Activities:
**a.** Answer these questions about the signal-locking patch text:
(i) Which Bugzilla number does the patch reference?
(ii) How many tasks per CEC in SMT mode does the customer expect to run?
(iii) What does the kABI Status section say?
**b.** Write what follows the last line of the signal-locking patch text.

-- Extract provided follows --

Sophie: kernel-2.6.18-238.el5 src

kernel-2.6.18-238.el5.src.rpm

From: AMEET M. PARANJAPE <aparanja@redhat.com>
Date: Sat, 7 Mar 2009 15:12:52 -0600
Subject: [misc] signal: modify locking to handle large loads
Message-id: 49B2E354.4010109@REDHAT.COM
O-Subject: Re: [PATCH RHEL5.4 BZ487376] Lapi takes too long to run
Bugzilla: 487376
RH-Acked-by: Oleg Nesterov <oleg@redhat.com>
RH-Acked-by: David Howells <dhowells@redhat.com>

RHBZ#:
======
https://bugzilla.redhat.com/show_bug.cgi?id=487376

Description:
===========
IBM's HPC Infiniband  Solution supports MPI and LAPI applications running on
multiple Power6 32-way CECs interconnected via an IB Switch. The customer's
scaling expectation is that they should be able to run 64 tasks (SMT mode) or
32-tasks (ST Mode) per CEC. When we tested our solution on RHEL5.3 we found
that many of our tests were often taking significantly longer to complete than
they should have. For example, a job that should complete in 5  minutes might
instead take 20 minutes, or in the worst case 1 hour. In short our HPC solution
did not scale when run on RHEL5.3. We can not GA our IB solution without these
scaling problems being resolved. The patch referenced in this bugzilla has
resolved these scaling problems.

RHEL Version Found:
================
RHEL 5.4

kABI Status:
============
No symbols were harmed.

-- Extract provided concluded --
-- Supplied material follows --

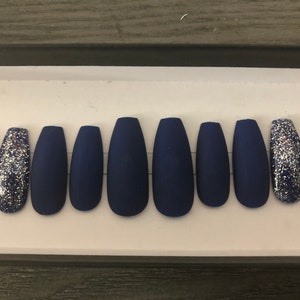 Navy blue matte with silver sparkle press on nails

-- Supplied material concluded --

Results in order:
**a.**
(i) 487376
(ii) 64 tasks
(iii) No symbols were harmed.

**b.**
Brew:
=====
Built on all platforms.
http://brewweb.devel.redhat.com/brew/taskinfo?taskID=1704010

Upstream Status:
================
GIT commit ID 3547ff3aefbe092ca35506c60c02e2d17a4f2199

Test Status:
============
A PPC system was setup with 2 test cases, mpi_collective and mpi_lapi, that
were slower before applying the kernel patch and faster with the kernel
patch
applied.  The comparison results are given below.

Execution times without the patch applied:
mpi_collective          1104 seconds
mpi_lapi                628 seconds

Execution times with patch applied:
mpi_collective          953 seconds
mpi_lapi                269 seconds

The collective communication test case is still slow, but I think that
can be attributed to running with cpu affinity.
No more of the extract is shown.